Little by little this brilliant fantasy melted away, the last shred of rainbow-tinted mist floated over dirt-blackened houses, and the real Ireland loomed up, a huge solid mass of towns, farms, forests, an incalculable number of obscure and dissimilar men, a heap of immemorial traditions and laws; the land of gambling, hunting, and blood-feuds; seat of the magistrature, garrison for the soldiery, centre for the police; Ireland wretched but jeering, suffering but garrulous, discontented, and rejoicing in her discontent. The Enigmatical Island . . . the Absurd Island. . . . Gazing at the terrifying Reality, what could he do? What could he hope for? He was crushed and tired out.
With growing insistence Godwin urged his disciple to give up the game. Ever since Shelley had hailed him as a spiritual father he had adopted the paternal tone, a grumbling and hostile one.

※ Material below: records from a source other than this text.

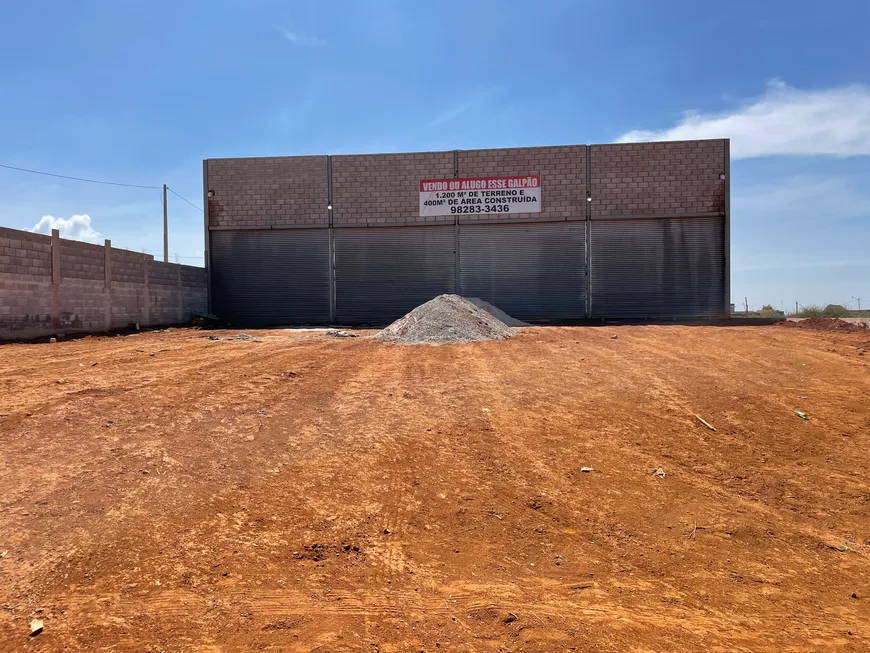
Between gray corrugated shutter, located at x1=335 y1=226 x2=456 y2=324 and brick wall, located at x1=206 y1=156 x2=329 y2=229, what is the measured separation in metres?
2.34

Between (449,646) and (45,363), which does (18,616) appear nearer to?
(449,646)

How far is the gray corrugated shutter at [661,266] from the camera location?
22984 mm

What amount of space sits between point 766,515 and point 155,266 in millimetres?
22012

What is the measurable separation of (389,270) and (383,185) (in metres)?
4.05

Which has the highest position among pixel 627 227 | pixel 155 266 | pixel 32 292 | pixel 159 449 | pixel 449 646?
pixel 627 227

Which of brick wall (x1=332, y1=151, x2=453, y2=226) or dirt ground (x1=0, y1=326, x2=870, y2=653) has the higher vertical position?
brick wall (x1=332, y1=151, x2=453, y2=226)

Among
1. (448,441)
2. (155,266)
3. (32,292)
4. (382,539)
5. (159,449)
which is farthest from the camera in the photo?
(155,266)

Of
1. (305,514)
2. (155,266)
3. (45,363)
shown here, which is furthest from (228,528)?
(155,266)

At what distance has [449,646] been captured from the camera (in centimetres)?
283

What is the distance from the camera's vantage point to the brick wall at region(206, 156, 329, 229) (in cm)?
2416

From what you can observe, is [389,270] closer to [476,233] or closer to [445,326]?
[476,233]

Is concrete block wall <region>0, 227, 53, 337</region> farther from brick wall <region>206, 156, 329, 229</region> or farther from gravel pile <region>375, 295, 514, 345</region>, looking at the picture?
gravel pile <region>375, 295, 514, 345</region>

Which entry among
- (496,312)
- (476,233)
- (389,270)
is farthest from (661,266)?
(389,270)

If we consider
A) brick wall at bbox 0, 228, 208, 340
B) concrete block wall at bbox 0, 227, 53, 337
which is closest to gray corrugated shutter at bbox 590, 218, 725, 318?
brick wall at bbox 0, 228, 208, 340
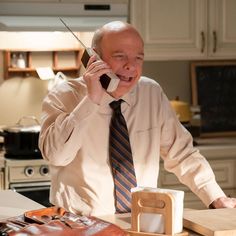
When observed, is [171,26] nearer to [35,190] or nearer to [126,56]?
[35,190]

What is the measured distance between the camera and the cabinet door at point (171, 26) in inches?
156

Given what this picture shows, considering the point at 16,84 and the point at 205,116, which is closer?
the point at 16,84

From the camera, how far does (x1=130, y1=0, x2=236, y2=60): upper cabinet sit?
3.97 meters

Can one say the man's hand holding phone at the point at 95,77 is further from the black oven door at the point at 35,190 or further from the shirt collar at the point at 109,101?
the black oven door at the point at 35,190

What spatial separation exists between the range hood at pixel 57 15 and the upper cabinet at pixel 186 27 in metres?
0.15

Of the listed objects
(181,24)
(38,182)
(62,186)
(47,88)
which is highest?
(181,24)

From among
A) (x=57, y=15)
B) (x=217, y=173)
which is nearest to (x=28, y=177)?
(x=57, y=15)

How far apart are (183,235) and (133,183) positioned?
0.56m

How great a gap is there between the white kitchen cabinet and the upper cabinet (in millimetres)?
635

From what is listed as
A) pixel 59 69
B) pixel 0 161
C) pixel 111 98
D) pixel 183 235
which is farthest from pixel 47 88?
pixel 183 235

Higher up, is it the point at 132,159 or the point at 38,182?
the point at 132,159

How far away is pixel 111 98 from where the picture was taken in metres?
2.31

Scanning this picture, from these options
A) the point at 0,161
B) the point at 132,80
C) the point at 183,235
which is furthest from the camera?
the point at 0,161

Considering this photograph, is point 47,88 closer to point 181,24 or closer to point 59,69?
point 59,69
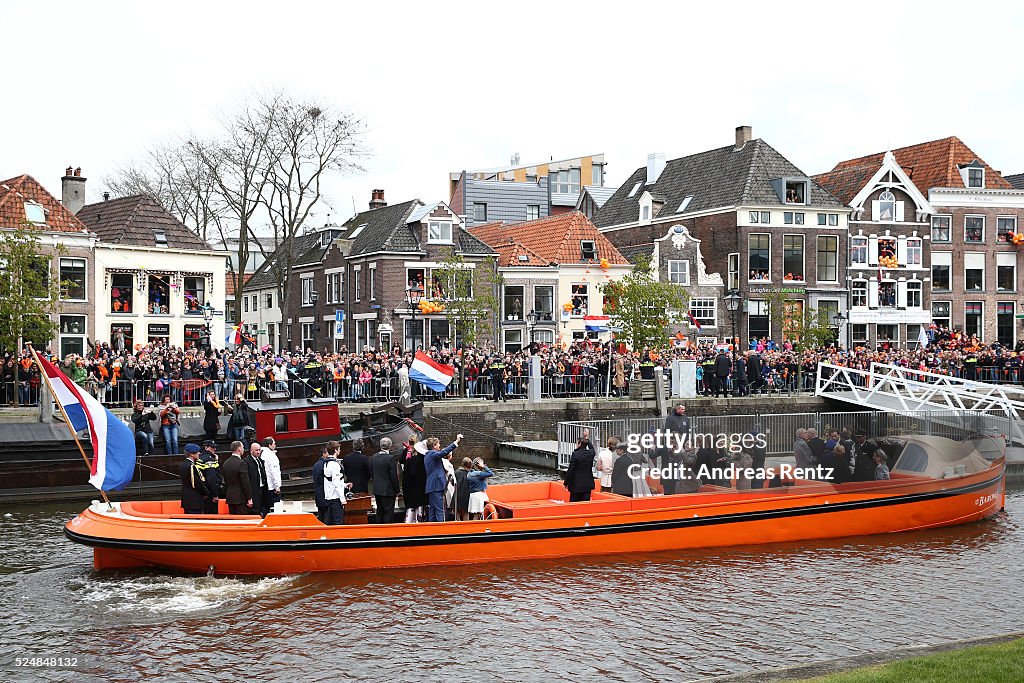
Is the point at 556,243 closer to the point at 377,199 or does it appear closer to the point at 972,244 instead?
the point at 377,199

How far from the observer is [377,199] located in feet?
191

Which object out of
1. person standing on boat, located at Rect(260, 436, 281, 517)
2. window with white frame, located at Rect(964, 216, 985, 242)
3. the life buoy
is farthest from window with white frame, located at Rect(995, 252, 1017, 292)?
person standing on boat, located at Rect(260, 436, 281, 517)

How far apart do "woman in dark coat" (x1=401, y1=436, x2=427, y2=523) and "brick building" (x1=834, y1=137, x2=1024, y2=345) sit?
45349mm

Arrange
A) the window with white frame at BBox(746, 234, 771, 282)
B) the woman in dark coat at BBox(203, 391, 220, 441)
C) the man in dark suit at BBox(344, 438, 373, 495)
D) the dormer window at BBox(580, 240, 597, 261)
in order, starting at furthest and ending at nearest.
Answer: the window with white frame at BBox(746, 234, 771, 282)
the dormer window at BBox(580, 240, 597, 261)
the woman in dark coat at BBox(203, 391, 220, 441)
the man in dark suit at BBox(344, 438, 373, 495)

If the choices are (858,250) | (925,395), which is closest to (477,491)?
(925,395)

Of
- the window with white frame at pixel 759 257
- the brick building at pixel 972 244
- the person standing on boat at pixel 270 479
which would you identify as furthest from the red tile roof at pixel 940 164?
the person standing on boat at pixel 270 479

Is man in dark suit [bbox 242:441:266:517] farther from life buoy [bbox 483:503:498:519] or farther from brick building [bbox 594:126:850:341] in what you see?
brick building [bbox 594:126:850:341]

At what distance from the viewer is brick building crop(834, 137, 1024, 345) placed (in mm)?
56625

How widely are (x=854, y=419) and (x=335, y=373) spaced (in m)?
17.6

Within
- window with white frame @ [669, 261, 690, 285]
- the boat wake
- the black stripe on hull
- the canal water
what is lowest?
the canal water

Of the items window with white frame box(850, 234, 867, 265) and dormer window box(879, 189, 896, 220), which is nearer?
window with white frame box(850, 234, 867, 265)

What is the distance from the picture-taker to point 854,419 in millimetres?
19500

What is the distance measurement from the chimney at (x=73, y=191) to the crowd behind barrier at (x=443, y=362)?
41.3 ft

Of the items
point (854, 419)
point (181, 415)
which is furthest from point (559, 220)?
point (854, 419)
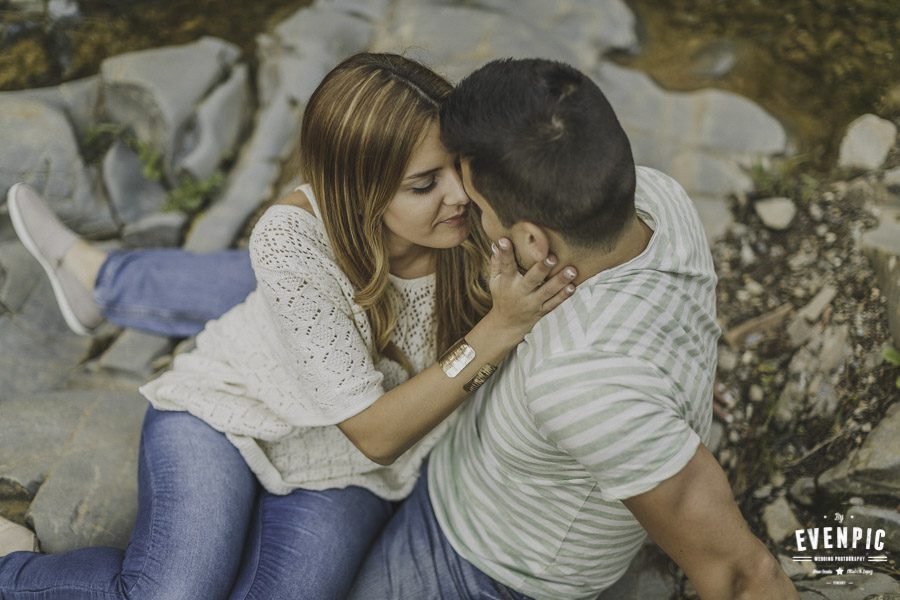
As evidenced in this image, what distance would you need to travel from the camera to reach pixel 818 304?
3.60m

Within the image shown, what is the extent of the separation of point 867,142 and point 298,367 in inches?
128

“Believe me, Shelley,” he prophesied, “you are preparing a bath of blood!”
Could he have seen his spiritual son drawing up an inoffensive “Proposal for an Association for the Good of Mankind,” with Eliza on one side sewing at a crimson cloak, and Harriet, preparing a meal of bread and honey on the other, he might have felt more tranquil.
However, his exhortations were so far useful that they gave Shelley a decent excuse to give up rescuing the oppressed who didn’t want to be rescued.
Minus a few poor creatures who knew how to sponge on him successfully, no one in Dublin took him seriously. For if in the eyes of an Irishman there is any one being more ridiculous than an Englishman, it is an Englishman who loves Ireland, and if in the whole world there is any one spectacle which an old Eton boy and Oxford man cannot endure, it is Irish disorder and dirt.
Having seen close at hand the folly and the misery of the people, his thoughts turned with longing to the beauty and peace of the English country-side.
“I give in,” he wrote to his “venerated” friend. “Never again will I address myself to the ignorant. . . . I will content myself with being the cause of an effect which will manifest itself years after I myself am dust.”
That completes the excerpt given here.